---- Supplied entries

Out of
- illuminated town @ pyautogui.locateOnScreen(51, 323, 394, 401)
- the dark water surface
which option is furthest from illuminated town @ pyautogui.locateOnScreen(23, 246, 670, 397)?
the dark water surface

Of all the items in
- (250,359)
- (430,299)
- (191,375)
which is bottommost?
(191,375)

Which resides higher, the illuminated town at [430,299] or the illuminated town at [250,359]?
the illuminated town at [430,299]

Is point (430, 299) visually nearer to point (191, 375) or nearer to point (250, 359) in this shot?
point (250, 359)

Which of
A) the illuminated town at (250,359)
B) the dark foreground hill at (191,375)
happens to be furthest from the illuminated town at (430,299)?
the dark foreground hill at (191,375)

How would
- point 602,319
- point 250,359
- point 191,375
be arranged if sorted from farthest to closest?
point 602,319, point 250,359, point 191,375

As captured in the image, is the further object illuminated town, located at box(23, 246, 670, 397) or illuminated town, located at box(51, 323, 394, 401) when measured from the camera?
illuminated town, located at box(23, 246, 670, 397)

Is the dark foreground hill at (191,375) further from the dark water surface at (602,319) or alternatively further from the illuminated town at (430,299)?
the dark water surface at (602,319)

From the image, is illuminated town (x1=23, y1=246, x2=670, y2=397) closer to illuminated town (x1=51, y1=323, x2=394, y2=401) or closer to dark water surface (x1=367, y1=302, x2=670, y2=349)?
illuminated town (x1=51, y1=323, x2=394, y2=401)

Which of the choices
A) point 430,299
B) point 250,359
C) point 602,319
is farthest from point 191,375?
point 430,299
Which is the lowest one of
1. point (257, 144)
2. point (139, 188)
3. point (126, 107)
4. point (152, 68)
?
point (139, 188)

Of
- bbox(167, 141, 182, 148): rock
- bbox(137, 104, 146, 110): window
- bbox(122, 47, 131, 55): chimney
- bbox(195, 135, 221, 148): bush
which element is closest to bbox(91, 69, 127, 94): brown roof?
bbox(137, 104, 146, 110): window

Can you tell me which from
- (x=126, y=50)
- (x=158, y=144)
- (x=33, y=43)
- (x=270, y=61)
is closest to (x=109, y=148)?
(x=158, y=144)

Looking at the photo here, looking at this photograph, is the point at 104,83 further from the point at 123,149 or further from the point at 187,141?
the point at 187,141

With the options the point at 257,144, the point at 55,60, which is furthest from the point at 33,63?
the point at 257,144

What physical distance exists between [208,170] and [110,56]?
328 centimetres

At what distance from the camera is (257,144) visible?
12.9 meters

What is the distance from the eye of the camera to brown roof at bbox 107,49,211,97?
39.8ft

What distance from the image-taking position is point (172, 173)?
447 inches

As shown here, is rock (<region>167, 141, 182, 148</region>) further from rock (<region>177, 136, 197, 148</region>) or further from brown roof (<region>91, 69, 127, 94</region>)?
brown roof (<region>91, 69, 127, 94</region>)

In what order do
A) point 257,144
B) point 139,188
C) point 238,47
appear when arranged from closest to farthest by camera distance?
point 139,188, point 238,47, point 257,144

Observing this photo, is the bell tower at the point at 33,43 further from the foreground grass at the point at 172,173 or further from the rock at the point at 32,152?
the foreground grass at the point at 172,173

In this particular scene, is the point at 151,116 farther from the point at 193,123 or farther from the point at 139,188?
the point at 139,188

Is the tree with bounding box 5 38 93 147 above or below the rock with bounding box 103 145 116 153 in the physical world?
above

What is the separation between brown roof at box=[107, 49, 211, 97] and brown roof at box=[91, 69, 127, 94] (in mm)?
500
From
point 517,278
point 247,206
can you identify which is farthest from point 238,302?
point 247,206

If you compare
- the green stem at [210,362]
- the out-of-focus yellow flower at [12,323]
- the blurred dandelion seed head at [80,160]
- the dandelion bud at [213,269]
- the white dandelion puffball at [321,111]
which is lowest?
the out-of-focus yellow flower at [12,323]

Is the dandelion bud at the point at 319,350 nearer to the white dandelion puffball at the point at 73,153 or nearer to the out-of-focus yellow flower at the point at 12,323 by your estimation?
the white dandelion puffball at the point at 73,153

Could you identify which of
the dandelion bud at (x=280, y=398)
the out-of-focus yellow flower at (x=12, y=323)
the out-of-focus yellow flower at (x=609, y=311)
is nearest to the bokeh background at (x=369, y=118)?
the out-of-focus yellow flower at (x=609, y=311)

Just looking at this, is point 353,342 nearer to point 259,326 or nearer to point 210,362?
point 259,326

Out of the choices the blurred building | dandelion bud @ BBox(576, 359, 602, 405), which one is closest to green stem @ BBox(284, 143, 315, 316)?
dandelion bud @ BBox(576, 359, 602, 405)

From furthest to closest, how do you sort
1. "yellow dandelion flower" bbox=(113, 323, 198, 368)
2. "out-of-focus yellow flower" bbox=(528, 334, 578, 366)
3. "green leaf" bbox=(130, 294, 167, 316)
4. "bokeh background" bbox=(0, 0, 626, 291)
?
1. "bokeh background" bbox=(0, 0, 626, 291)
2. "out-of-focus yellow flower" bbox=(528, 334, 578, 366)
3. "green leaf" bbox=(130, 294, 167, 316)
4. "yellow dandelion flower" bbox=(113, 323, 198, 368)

--------

# Exercise:
Reproduce the entire listing above word for word, keeping every line as it is.

# Solution to the problem:
Out of
- illuminated town @ pyautogui.locateOnScreen(51, 323, 394, 401)
- the dark water surface
which option is furthest from illuminated town @ pyautogui.locateOnScreen(23, 246, 670, 397)?
the dark water surface

Of all the items in
- (250,359)
- (430,299)
- (191,375)
which is bottommost?
(191,375)

Which resides higher, the illuminated town at [430,299] or the illuminated town at [250,359]?
the illuminated town at [430,299]

Is point (430, 299) visually nearer to point (191, 375) or nearer to point (250, 359) in this shot?
point (250, 359)

Which of
A) the illuminated town at (250,359)
B) the dark foreground hill at (191,375)
happens to be furthest from the illuminated town at (430,299)?
the dark foreground hill at (191,375)

How would
- point 602,319
- point 250,359
- point 191,375
be arranged if sorted from farthest to closest?
point 602,319, point 250,359, point 191,375

As captured in the image, is the further object illuminated town, located at box(23, 246, 670, 397) or illuminated town, located at box(51, 323, 394, 401) when measured from the camera?
illuminated town, located at box(23, 246, 670, 397)

Is the dark foreground hill at (191,375) further from the dark water surface at (602,319) or alternatively further from the illuminated town at (430,299)?
the dark water surface at (602,319)

From the image, is illuminated town (x1=23, y1=246, x2=670, y2=397) closer to illuminated town (x1=51, y1=323, x2=394, y2=401) or closer to dark water surface (x1=367, y1=302, x2=670, y2=349)?
illuminated town (x1=51, y1=323, x2=394, y2=401)

Which of the choices
A) point 430,299
B) point 250,359
C) point 602,319
is farthest from point 191,375?
point 430,299
Which is the lowest one of
1. point (257, 144)
2. point (139, 188)
3. point (126, 107)
4. point (152, 68)
?
point (139, 188)

Of
- bbox(167, 141, 182, 148): rock
- bbox(137, 104, 146, 110): window
- bbox(122, 47, 131, 55): chimney
- bbox(195, 135, 221, 148): bush
which element is closest to bbox(91, 69, 127, 94): brown roof?
bbox(137, 104, 146, 110): window

Can you tell me which from
- (x=126, y=50)
- (x=158, y=144)
- (x=33, y=43)
- (x=270, y=61)
is closest to (x=109, y=148)?
(x=158, y=144)

Looking at the photo here, looking at this photograph, is the point at 104,83 further from the point at 123,149 or further from the point at 187,141?
the point at 187,141

With the options the point at 257,144, the point at 55,60, which is furthest from the point at 33,63?
the point at 257,144

What physical distance exists between [208,170] and [110,56]?
328 centimetres

At what distance from the camera is (257,144) visible?
12.9 meters

What is the distance from the eye of the camera to brown roof at bbox 107,49,211,97?
39.8ft

What distance from the image-taking position is point (172, 173)?
447 inches

As shown here, is rock (<region>167, 141, 182, 148</region>) further from rock (<region>177, 136, 197, 148</region>) or further from brown roof (<region>91, 69, 127, 94</region>)?
brown roof (<region>91, 69, 127, 94</region>)

In what order do
A) point 257,144
B) point 139,188
C) point 238,47
appear when arranged from closest to farthest by camera distance?
point 139,188, point 238,47, point 257,144

Observing this photo, is the bell tower at the point at 33,43 further from the foreground grass at the point at 172,173 or further from the rock at the point at 32,152?
the foreground grass at the point at 172,173

In this particular scene, is the point at 151,116 farther from the point at 193,123 or farther from the point at 139,188?
the point at 139,188

Is the tree with bounding box 5 38 93 147 above or below the rock with bounding box 103 145 116 153 in the physical world?
above

What is the separation between brown roof at box=[107, 49, 211, 97] and brown roof at box=[91, 69, 127, 94] (in mm)?
500
From
point 517,278
point 247,206
can you identify which is farthest from point 238,302?
point 247,206

If you compare
- the green stem at [210,362]
- the out-of-focus yellow flower at [12,323]
- the blurred dandelion seed head at [80,160]
- the dandelion bud at [213,269]
- the white dandelion puffball at [321,111]
which is lowest?
the out-of-focus yellow flower at [12,323]

Is the dandelion bud at the point at 319,350 nearer to the white dandelion puffball at the point at 73,153 or nearer to the out-of-focus yellow flower at the point at 12,323 by your estimation?
the white dandelion puffball at the point at 73,153

Could you identify which of
the dandelion bud at (x=280, y=398)
the out-of-focus yellow flower at (x=12, y=323)
the out-of-focus yellow flower at (x=609, y=311)
is nearest to the bokeh background at (x=369, y=118)?
the out-of-focus yellow flower at (x=609, y=311)

Just looking at this, is point 353,342 nearer to point 259,326 or nearer to point 210,362?
point 259,326

Out of the choices the blurred building | dandelion bud @ BBox(576, 359, 602, 405), which one is closest to green stem @ BBox(284, 143, 315, 316)?
dandelion bud @ BBox(576, 359, 602, 405)

From furthest to closest, how do you sort
1. "yellow dandelion flower" bbox=(113, 323, 198, 368)
2. "out-of-focus yellow flower" bbox=(528, 334, 578, 366)
3. "green leaf" bbox=(130, 294, 167, 316)
4. "bokeh background" bbox=(0, 0, 626, 291)
?
1. "bokeh background" bbox=(0, 0, 626, 291)
2. "out-of-focus yellow flower" bbox=(528, 334, 578, 366)
3. "green leaf" bbox=(130, 294, 167, 316)
4. "yellow dandelion flower" bbox=(113, 323, 198, 368)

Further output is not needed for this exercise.